In [63]:
""" Playgame routine.  Plays one game between StratA and StratB.  Outputs return to A
    Added output of cards and plays to allow ML"""

def playgame(GameDeck, StratA, StratB, heat = 1, verbose = False):

    # Deal 
    cardA = GameDeck.deal()
    cardB = GameDeck.deal()
    if verbose: print("Card A: ", cardA, " Card B: ", cardB)
    playA = ""
    playB = ""
    
    # Player A decides
    playA = StratA.play(cardA,"A",heat)
    if verbose: print("Player A: ", playA)

    # if Player A pass, showdown for $2    
    if playA == "Pass":
        if cardA > cardB:
            payout = 1
        elif cardB > cardA:
            payout = -1
        else:
            payout = 0
    # if Player A raises, player B decides
    else:
        playB = StratB.play(cardB,"B",heat)
        if verbose: print("Player B: ", playB)
        
        #if player B calls, showdown for $4
        if playB == "Call":
            if cardA > cardB:
                payout = 2
            elif cardB > cardA:
                payout = -2
            else:
                assert (cardA == cardB)
                payout = 0
        # if player B folds, A gets the ante
        else:
            payout = 1
    if verbose: 
        print("Payout: ",payout)
        print("")
    return {'winA':payout,'playA':playA,'playB':playB,'cardA':cardA,'cardB':cardB}
        

In [57]:
""" Deck class  Defines the deck.  For now only a discrete set 0 - n-1"""

class Deck:
    def __init__(self, decksize):
        self.decksize = decksize
        self.cards = range(self.decksize)      
        
    def deal(self):
        import random              # is it ok to have this here?
        card_delt = random.randint(0,self.decksize -1 )
        return card_delt
    

In [58]:
"""  Strategy Class.  Sets standards for all strategies 
    Create a subclass for each strategy"""

class Strategy:
    def __init__(self):
        pass
        # self.gamedeck = GameDeck
        # self.decksize = GameDeck.decksize
        
    def play(self,mycard,player,heat):
        """ determine strategy for player, having been dealt card mycard.  
        If player = "A" return either 'Pass' or 'Raise' 
        If player = 'B' return either 'Fold' or 'Call' """ 
        pass
    



In [59]:
""" Vector based strategy.  

    NOT USED IN 3.0

    Paramaterized by a vector giving probability of aggressive (Raise/Call) strategy for each card.
    
    Old strategies
    
    Random - [1/2,1/2,1/2,1/2,1/2,1/2]
    Simple - e.g [0,0,0,1,1,1] 
    bluff - e.g [p,p,p,1,1,1]
    optimal - A [2/3,0,0,0,1,1]  B [0, 1/3,1/3,1,1,1]"""

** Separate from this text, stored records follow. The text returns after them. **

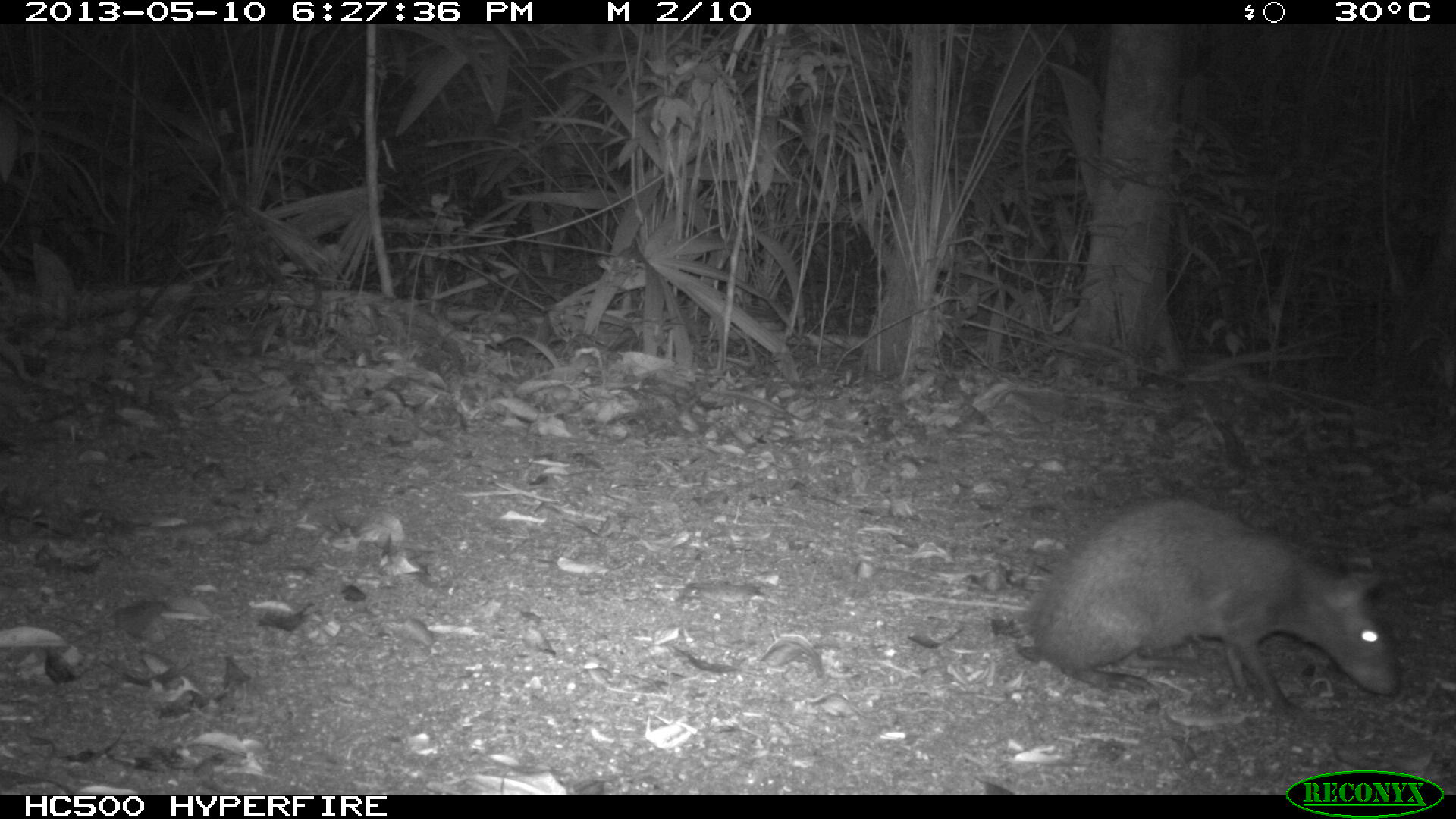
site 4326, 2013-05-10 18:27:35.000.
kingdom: Animalia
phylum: Chordata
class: Mammalia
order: Rodentia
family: Dasyproctidae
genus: Dasyprocta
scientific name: Dasyprocta punctata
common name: central american agouti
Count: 1.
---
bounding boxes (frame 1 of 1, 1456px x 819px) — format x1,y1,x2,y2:
dasyprocta punctata: 1032,494,1404,720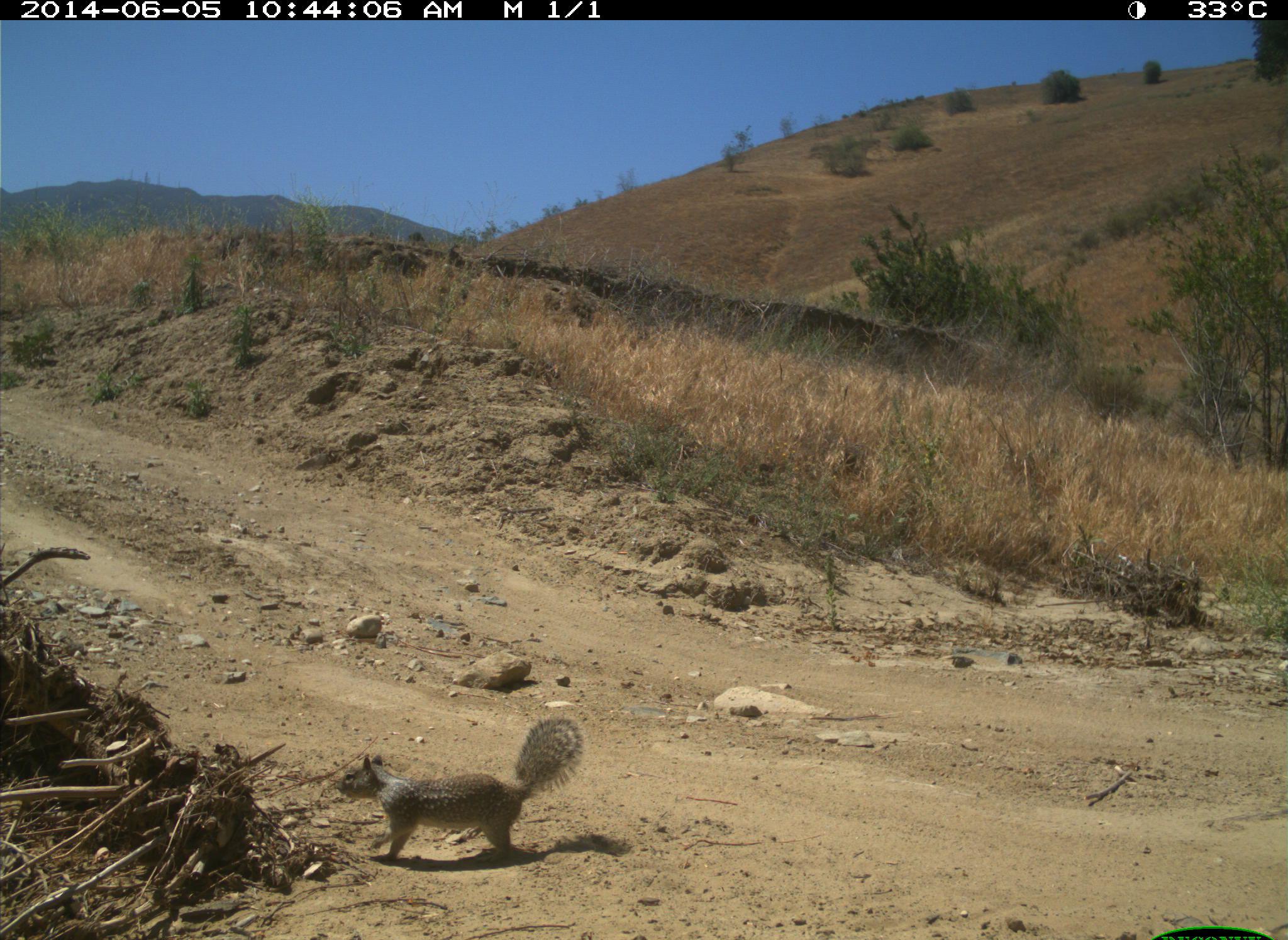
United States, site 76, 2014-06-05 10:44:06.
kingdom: Animalia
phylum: Chordata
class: Mammalia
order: Rodentia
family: Sciuridae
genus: Sciurus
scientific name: Sciurus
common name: squirrel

class vectorstrat(Strategy):
    
    def __init__(self,aggprobs):
        self.aggprobs = aggprobs
        
    def play(self,mycard,player):
        import random
        if random.random() > self.aggprobs[mycard]:
            if player == "A":
                return 'Pass'
            else:
                return 'Fold'
        else:
            if player == "A":
                return "Raise"
            else:
                return 'Call'

        

In [72]:
""" TWO Vector based strategy.  

    NEW IN 3.0

    Paramaterized by two vectors giving probability of value of (Raise/Call) strategy for each card.
    Decison also uses a heat parameter.  1 -- play proportionate to logit(weight).  0 - play max.
    
    Old strategies  - not obvious how to convert.
    
    Random - [0,0,0,0,0,0],[0,0,0,0,0,0],1
    """ 
import math
def logit(x):
    p = 1 / ( 1 + math.exp(-x))
    return p

def logodds(p):
    if p == 0: return -10
    elif p == 1: return 10
    else:
        x = math.log(p / (1-p))
        return x


def calc_prob(value1,value2,heat=1):
    
    #calcs prob of choosing first choice, based on two values and a temp
    # temp = 1 -- choose proportionate to logit of the values
    # temp = 0 -- always choose highest
    # temp -> infinity -- choose 50 / 50
    p1 = logit(value1)
    p2 = logit(value2)
    if heat > 0:
        prob = p1**(1/heat) / (p1**(1/heat) + p2**(1/heat))
    else:
        prob = (p1>p2 + 0.0)
    return prob
    
    

class twovectorstrat(Strategy):
    
    def __init__(self,value_aggressive,value_passive):
        self.value_aggressive = value_aggressive
        self.value_passive = value_passive
        
    def play(self,mycard,player,heat=1):
        import random
        probaggressive = calc_prob(self.value_aggressive[mycard],self.value_passive[mycard],heat)
        if random.random() > probaggressive:
            if player == "A":
                return 'Pass'
            else:
                return 'Fold'
        else:
            if player == "A":
                return "Raise"
            else:
                return 'Call'



In [73]:
d = Deck(6)
strata = twovectorstrat([1,1,1,1,1,1],[3,3,3,3,3,3])
stratb = twovectorstrat([0,0,0,0,0,0],[0,0,0,0,0,0])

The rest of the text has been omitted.